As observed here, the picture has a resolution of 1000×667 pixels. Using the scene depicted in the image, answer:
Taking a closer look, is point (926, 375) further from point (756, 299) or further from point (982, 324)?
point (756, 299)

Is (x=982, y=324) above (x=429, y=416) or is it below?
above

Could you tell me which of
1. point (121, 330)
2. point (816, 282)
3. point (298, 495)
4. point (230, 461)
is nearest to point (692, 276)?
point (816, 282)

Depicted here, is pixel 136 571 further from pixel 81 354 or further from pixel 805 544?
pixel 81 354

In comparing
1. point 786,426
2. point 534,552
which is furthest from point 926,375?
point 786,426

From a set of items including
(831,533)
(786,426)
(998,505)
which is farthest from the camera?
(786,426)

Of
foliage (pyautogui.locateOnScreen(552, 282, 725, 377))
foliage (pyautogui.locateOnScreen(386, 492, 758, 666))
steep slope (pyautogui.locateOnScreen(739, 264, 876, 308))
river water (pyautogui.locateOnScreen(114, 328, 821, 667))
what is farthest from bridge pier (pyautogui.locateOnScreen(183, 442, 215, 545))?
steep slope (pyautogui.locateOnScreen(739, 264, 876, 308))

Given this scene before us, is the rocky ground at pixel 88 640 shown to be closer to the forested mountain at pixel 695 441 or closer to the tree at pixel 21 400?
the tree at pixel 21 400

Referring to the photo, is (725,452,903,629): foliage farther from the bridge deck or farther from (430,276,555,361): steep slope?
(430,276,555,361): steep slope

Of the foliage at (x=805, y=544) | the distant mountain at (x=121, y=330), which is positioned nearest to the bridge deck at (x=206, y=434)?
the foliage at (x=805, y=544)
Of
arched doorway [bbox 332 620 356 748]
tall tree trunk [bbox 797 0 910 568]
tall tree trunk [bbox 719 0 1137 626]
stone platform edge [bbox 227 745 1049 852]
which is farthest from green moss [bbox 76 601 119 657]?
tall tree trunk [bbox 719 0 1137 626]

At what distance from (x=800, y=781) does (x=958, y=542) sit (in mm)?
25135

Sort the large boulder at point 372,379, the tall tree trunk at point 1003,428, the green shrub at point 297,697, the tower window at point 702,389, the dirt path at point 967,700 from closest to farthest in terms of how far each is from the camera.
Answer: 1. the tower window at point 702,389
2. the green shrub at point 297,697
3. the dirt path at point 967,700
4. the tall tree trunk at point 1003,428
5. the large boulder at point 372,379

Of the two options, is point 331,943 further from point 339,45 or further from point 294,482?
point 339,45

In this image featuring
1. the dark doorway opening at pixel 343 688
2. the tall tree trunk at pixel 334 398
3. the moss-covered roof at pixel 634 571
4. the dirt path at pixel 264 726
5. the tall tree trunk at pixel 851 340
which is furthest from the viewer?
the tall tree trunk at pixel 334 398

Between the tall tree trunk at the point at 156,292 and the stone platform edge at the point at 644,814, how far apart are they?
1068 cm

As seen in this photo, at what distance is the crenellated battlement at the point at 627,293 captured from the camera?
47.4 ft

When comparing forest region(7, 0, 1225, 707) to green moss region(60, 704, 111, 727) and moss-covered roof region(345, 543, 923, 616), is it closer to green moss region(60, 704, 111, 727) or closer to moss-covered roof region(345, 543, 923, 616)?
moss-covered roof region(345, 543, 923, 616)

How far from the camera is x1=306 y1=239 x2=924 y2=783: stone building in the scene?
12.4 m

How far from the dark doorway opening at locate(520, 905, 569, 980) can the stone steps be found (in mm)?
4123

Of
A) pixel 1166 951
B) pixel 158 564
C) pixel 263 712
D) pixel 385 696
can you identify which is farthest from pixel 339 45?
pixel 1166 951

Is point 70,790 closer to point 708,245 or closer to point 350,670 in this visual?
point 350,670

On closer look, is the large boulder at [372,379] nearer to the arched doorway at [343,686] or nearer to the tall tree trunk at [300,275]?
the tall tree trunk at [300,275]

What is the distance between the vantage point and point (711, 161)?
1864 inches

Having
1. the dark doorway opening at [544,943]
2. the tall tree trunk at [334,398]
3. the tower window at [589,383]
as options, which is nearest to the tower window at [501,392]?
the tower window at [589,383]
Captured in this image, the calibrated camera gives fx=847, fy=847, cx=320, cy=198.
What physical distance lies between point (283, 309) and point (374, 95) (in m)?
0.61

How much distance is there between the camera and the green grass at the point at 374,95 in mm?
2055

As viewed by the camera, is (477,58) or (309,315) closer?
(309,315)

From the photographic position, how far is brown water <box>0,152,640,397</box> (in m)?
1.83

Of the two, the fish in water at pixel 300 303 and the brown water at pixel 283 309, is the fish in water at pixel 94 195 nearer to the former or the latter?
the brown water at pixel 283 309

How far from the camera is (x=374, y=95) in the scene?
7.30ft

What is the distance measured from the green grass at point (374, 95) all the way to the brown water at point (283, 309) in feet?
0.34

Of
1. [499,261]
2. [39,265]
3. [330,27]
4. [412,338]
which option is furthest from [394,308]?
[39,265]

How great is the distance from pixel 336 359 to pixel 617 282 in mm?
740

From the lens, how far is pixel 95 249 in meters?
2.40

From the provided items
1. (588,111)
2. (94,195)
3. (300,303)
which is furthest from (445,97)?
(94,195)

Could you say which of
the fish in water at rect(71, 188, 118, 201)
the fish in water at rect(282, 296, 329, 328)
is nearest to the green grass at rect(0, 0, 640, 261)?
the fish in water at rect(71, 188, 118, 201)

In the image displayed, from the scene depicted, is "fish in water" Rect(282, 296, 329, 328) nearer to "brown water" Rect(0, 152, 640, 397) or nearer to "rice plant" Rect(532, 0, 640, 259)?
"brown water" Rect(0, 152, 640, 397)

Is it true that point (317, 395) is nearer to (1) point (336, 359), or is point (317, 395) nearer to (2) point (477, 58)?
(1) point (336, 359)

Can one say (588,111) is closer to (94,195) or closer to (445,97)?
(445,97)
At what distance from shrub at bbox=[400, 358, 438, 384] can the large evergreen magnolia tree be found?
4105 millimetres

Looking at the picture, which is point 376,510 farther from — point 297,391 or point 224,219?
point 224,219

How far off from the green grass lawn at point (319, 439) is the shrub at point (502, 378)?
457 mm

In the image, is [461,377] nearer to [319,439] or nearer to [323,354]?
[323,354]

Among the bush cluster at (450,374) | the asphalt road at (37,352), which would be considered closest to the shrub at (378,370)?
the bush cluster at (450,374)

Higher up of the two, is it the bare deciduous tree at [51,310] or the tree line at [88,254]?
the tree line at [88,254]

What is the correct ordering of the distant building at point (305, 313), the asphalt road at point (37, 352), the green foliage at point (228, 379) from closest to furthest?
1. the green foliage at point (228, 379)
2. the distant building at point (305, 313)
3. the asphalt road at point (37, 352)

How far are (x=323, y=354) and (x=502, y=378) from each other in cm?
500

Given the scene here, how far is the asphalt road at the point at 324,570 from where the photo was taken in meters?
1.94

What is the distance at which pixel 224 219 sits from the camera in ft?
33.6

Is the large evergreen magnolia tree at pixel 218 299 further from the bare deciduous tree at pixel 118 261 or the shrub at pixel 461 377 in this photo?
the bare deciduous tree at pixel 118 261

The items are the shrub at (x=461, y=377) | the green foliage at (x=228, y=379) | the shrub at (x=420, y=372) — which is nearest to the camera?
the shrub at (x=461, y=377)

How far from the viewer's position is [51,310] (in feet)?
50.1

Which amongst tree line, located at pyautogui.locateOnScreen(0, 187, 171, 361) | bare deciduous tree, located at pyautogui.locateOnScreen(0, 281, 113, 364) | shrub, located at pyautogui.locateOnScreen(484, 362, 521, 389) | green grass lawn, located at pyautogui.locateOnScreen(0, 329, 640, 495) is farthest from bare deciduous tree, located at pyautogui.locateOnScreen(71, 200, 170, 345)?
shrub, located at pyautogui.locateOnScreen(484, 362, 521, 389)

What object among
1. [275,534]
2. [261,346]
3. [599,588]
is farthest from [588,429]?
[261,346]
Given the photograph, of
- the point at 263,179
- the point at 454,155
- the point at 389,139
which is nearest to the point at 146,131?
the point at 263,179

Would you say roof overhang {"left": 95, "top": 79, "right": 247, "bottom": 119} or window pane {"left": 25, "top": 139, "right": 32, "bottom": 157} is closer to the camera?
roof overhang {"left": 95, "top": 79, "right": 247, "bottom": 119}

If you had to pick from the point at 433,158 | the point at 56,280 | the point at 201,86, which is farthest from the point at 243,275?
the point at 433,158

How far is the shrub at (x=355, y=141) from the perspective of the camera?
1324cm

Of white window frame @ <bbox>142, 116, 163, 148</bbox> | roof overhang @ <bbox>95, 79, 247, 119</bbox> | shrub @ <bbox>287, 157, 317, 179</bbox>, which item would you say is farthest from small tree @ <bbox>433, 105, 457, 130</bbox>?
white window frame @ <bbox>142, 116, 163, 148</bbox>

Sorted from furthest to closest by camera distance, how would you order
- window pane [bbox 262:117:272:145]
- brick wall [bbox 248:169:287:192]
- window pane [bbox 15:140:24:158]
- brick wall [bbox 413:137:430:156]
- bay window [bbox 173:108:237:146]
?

**DESCRIPTION OF THE TASK**
Take the lines above from the one holding "What is the distance at" to the last and output them exactly.

**ANSWER TO THIS EXERCISE**
What is the distance at which pixel 224 219 sits from the camera in ft?
33.6

Is the large evergreen magnolia tree at pixel 218 299 further from the bare deciduous tree at pixel 118 261 or the shrub at pixel 461 377 in this photo?
the bare deciduous tree at pixel 118 261

The items are the shrub at (x=461, y=377) | the green foliage at (x=228, y=379) | the shrub at (x=420, y=372) — which is nearest to the camera?
the shrub at (x=461, y=377)

How far from the viewer's position is [51,310] (in feet)?
50.1

Which amongst tree line, located at pyautogui.locateOnScreen(0, 187, 171, 361) | bare deciduous tree, located at pyautogui.locateOnScreen(0, 281, 113, 364) | shrub, located at pyautogui.locateOnScreen(484, 362, 521, 389) | green grass lawn, located at pyautogui.locateOnScreen(0, 329, 640, 495) is farthest from bare deciduous tree, located at pyautogui.locateOnScreen(71, 200, 170, 345)?
shrub, located at pyautogui.locateOnScreen(484, 362, 521, 389)

What object among
1. [275,534]
2. [261,346]
3. [599,588]
is farthest from [588,429]?
[261,346]
Given the photograph, of
- the point at 263,179
- the point at 454,155
- the point at 389,139
which is nearest to the point at 146,131?
the point at 263,179

Would you say roof overhang {"left": 95, "top": 79, "right": 247, "bottom": 119} or window pane {"left": 25, "top": 139, "right": 32, "bottom": 157} is closer to the camera?
roof overhang {"left": 95, "top": 79, "right": 247, "bottom": 119}

If you had to pick from the point at 433,158 | the point at 56,280 | the point at 201,86, which is farthest from the point at 243,275?
the point at 433,158

How far is the shrub at (x=355, y=141) from the perspective of the camera?
1324cm

Of white window frame @ <bbox>142, 116, 163, 148</bbox> | roof overhang @ <bbox>95, 79, 247, 119</bbox> | shrub @ <bbox>287, 157, 317, 179</bbox>, which item would you say is farthest from small tree @ <bbox>433, 105, 457, 130</bbox>?
white window frame @ <bbox>142, 116, 163, 148</bbox>

Sorted from furthest to closest by camera distance, how would you order
- window pane [bbox 262:117:272:145]
- brick wall [bbox 248:169:287:192]
- window pane [bbox 15:140:24:158]
- brick wall [bbox 413:137:430:156]
- bay window [bbox 173:108:237:146]
?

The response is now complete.